* **Job**
According to the letters to the editor below, how long is the film To Save the Land and People?

* **Passage given**
See Land, Save Elgin

Dear Editor,

When Anne Lewis' documentary film To Save the Land and People premiered in Austin last August, she expected a small turnout since the resistance movement against strip-mining in Kentucky seems far removed from Central Texas consciousness.

But Austin media had recently covered Neighbors for Neighbors, the citizens group opposing Alcoa's new strip mine and water grab in Lee and Bastrop counties.

The movie sold out.

SXSW showcases To Save the Land and People at the Dobie Theatre on Saturday, March 11, at 1pm and on Wednesday, March 15, at 6:30pm.

Historic footage of the mountain people defending their lands and homes, gut-wrenching destruction caused by coal mining, and the exhilaration of impossible victories make this one-hour film an emotional roller coaster.

From outrage to elation, from despair to hope, it is a testament to the strength of the human spirit.

Please see this movie. It will open your eyes and your minds.


Billie Woods

Vice President

Neighbors for Neighbors


Dallas Is Worse

Dear Editor,

I was poking through an old issue of The Austin Chronicle that had been eaten by my car at some point in its journeys.

In the editorial section I saw a letter accusing the fair city of Dallas of having some of the "illest honkies" known.

Well, I'll have you people in Austin know, after moving to Highland Park, Dallas, after a six-year stint at UT, Dallas is much, much much worse then you could ever conceive.

* **Given records**
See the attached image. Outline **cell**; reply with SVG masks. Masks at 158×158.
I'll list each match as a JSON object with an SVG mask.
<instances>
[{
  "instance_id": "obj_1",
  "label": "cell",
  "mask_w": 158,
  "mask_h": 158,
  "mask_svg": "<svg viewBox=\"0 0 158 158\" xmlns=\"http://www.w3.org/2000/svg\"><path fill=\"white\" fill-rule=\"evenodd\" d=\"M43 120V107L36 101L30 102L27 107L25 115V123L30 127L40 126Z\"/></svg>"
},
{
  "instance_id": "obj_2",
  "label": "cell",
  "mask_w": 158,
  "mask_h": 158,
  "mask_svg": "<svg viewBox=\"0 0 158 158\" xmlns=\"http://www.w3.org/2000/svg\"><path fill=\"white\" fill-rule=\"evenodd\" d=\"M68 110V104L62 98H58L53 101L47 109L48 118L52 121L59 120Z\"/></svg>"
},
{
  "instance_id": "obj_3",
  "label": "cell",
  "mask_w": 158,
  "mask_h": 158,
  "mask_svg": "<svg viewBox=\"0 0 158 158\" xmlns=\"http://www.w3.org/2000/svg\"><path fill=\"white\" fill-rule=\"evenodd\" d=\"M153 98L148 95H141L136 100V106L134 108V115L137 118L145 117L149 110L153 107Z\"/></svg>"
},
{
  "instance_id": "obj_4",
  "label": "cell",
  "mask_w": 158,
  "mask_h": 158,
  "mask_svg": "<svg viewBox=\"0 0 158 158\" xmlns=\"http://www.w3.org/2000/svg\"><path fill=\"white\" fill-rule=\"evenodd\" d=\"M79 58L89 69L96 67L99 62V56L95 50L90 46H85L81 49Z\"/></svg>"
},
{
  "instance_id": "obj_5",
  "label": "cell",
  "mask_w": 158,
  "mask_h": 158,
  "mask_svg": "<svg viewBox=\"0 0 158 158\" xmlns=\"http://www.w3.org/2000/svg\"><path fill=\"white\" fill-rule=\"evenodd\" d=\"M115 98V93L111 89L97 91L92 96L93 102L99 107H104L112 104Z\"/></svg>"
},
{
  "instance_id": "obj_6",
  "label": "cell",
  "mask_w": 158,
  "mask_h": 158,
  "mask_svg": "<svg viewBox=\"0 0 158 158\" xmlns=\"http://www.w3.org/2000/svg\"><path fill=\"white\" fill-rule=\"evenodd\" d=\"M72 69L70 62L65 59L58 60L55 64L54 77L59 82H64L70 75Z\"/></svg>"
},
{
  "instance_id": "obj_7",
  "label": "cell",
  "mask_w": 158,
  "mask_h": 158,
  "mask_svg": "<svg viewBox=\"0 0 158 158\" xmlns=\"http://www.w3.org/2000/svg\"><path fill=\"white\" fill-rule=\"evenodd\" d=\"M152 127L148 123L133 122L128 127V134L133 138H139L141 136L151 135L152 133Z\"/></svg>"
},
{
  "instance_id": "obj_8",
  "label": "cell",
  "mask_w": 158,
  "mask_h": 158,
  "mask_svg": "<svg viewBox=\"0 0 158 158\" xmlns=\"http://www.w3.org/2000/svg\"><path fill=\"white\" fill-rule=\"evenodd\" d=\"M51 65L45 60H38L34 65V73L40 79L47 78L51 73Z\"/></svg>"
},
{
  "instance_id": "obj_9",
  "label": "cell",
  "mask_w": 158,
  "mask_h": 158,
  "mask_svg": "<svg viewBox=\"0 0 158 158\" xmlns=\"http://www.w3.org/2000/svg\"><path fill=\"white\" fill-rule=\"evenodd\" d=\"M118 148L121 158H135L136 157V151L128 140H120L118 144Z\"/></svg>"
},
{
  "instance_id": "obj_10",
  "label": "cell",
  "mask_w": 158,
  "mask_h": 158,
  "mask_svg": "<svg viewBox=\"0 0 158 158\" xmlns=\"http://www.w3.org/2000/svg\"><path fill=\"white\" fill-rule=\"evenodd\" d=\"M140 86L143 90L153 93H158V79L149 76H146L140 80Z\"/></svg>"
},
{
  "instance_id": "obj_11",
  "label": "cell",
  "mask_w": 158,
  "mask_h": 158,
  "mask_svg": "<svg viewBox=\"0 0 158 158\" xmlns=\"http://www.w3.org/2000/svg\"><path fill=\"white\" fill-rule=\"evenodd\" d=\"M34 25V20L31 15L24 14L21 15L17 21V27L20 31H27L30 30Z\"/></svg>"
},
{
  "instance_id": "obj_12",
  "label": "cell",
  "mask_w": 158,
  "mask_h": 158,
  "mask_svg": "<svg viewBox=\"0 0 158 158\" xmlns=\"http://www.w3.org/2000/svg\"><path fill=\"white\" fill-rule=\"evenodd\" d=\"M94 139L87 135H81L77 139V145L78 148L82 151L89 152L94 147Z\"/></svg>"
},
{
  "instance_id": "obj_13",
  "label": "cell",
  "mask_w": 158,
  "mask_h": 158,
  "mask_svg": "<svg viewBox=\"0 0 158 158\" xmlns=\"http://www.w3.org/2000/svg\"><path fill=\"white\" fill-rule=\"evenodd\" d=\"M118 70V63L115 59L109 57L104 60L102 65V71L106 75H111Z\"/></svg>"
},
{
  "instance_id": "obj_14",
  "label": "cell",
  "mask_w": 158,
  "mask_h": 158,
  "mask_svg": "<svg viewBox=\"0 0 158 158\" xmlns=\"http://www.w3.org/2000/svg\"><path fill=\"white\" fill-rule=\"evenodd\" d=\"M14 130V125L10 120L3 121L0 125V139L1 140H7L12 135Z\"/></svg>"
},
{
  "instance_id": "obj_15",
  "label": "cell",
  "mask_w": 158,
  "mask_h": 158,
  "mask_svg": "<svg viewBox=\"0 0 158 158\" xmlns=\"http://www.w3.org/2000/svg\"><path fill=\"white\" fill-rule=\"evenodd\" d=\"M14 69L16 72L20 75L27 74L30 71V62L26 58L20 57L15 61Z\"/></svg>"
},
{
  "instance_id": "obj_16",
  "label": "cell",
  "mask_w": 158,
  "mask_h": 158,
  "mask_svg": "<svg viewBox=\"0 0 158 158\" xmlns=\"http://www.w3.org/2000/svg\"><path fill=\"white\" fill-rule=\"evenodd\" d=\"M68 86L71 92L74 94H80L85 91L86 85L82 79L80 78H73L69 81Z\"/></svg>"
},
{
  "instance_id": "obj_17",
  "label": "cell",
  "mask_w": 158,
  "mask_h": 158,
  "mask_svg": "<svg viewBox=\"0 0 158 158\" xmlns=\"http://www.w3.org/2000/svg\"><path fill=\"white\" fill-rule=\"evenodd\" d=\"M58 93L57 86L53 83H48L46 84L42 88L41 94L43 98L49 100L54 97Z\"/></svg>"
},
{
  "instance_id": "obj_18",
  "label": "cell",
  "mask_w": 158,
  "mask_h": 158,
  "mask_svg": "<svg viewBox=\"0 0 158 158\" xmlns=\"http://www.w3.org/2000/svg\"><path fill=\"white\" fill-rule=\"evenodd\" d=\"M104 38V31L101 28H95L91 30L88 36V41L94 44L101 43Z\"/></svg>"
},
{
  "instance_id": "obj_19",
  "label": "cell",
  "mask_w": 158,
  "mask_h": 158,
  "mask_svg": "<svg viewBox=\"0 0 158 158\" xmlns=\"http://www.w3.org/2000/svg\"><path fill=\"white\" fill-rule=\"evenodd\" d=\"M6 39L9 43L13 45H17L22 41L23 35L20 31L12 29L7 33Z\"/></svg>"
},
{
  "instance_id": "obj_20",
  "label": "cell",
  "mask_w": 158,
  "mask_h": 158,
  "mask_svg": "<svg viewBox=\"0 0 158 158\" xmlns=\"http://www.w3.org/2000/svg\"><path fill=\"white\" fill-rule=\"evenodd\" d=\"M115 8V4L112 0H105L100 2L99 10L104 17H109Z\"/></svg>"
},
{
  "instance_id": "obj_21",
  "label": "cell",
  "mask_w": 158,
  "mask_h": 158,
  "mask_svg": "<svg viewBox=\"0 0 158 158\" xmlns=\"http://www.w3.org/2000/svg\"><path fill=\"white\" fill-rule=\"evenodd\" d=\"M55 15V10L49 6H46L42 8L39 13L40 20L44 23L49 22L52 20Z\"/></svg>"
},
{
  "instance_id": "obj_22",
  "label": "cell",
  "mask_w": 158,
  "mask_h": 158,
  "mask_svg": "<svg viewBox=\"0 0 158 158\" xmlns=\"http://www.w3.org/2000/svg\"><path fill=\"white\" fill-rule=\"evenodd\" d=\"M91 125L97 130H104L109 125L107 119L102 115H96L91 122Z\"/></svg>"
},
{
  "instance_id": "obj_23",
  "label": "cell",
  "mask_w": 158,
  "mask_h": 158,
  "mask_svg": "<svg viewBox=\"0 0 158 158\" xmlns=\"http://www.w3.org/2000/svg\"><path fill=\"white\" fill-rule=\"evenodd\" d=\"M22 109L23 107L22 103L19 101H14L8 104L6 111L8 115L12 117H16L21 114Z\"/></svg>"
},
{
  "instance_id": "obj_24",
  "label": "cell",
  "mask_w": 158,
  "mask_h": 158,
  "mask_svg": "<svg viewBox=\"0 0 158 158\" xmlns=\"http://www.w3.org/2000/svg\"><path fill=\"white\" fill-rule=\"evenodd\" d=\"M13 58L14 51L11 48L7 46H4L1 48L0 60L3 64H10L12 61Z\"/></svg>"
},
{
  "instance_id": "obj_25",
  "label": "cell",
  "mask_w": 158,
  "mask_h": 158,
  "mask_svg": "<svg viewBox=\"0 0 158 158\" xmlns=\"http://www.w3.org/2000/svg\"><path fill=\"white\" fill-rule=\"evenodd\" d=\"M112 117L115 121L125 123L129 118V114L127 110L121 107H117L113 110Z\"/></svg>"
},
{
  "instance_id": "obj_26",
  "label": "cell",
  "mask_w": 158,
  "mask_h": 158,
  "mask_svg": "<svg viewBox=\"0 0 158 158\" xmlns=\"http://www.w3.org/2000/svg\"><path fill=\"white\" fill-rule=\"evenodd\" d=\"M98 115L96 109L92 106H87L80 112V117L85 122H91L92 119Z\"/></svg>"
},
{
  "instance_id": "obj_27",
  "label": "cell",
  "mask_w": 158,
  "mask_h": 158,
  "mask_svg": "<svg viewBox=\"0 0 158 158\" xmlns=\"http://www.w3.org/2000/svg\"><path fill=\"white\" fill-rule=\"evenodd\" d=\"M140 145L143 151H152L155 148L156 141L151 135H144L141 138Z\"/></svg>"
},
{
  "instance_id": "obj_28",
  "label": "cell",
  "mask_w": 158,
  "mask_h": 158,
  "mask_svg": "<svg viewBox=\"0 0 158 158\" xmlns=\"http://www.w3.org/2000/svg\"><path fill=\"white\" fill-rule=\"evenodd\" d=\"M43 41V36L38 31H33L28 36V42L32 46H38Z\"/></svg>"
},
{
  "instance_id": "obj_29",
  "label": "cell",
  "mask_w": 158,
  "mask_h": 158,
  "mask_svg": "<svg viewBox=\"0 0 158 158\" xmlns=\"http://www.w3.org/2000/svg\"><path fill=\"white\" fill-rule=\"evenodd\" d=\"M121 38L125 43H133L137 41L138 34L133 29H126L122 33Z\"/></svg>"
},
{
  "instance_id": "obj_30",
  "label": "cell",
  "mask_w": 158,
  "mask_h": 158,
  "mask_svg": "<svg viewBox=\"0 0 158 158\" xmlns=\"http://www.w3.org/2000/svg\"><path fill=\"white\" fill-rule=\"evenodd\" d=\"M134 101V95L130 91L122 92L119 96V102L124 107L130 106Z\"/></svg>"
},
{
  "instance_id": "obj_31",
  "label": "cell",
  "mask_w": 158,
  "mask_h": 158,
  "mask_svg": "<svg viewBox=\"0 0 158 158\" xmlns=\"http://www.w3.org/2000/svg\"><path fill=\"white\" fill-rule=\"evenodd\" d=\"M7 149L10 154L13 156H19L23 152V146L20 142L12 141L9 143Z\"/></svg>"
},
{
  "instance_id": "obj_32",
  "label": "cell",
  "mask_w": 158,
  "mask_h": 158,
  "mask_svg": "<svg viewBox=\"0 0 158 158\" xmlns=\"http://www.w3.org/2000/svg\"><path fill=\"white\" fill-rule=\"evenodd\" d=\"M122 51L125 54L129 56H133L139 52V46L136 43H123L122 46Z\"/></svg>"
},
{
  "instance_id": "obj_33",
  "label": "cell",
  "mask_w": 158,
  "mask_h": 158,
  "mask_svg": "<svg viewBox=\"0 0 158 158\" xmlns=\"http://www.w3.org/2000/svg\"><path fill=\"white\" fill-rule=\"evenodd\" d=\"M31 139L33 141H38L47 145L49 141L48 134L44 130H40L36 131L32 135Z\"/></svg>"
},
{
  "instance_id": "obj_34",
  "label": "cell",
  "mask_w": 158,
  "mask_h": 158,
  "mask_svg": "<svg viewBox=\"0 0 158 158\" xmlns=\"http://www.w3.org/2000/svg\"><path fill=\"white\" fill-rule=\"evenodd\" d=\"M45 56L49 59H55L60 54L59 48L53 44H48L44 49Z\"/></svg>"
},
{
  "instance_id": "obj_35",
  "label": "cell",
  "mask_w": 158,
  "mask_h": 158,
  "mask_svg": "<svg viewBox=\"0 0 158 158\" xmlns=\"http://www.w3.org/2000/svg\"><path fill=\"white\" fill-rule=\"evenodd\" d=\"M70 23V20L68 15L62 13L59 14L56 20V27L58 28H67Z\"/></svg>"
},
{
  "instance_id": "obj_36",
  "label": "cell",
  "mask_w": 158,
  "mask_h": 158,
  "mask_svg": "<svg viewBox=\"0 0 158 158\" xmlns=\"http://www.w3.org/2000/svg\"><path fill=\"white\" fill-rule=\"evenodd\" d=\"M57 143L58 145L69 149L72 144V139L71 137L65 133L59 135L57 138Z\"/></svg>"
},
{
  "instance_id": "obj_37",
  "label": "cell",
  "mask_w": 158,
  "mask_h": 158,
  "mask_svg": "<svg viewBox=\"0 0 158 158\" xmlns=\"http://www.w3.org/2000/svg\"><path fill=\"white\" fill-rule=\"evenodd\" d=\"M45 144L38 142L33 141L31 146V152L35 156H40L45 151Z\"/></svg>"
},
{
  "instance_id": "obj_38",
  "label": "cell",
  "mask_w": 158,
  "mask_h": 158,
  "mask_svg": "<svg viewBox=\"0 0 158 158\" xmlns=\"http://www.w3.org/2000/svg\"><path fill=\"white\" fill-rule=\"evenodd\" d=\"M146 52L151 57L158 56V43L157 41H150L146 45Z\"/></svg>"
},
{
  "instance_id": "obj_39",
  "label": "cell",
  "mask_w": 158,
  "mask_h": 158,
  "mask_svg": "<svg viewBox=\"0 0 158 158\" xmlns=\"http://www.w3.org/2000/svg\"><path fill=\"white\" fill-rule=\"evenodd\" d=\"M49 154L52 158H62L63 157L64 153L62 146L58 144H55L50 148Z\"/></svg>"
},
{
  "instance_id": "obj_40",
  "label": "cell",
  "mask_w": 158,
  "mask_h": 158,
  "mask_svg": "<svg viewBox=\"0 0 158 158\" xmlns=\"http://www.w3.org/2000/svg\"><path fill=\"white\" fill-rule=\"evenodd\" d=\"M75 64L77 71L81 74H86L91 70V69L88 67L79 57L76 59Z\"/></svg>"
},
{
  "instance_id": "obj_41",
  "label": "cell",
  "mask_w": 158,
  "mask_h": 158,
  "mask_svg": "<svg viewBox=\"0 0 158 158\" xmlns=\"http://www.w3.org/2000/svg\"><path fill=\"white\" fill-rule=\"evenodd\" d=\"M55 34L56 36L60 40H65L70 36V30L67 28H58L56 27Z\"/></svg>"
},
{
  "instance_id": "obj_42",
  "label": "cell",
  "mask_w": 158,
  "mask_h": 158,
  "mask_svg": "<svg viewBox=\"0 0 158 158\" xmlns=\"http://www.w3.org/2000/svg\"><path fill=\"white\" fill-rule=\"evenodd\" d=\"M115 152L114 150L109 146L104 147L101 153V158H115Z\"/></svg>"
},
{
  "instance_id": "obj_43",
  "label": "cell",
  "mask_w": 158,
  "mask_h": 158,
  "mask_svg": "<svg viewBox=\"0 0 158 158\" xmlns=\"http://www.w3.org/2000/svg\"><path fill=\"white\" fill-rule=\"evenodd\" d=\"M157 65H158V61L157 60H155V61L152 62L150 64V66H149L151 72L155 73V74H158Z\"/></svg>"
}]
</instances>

* **Output for this task**
One hour.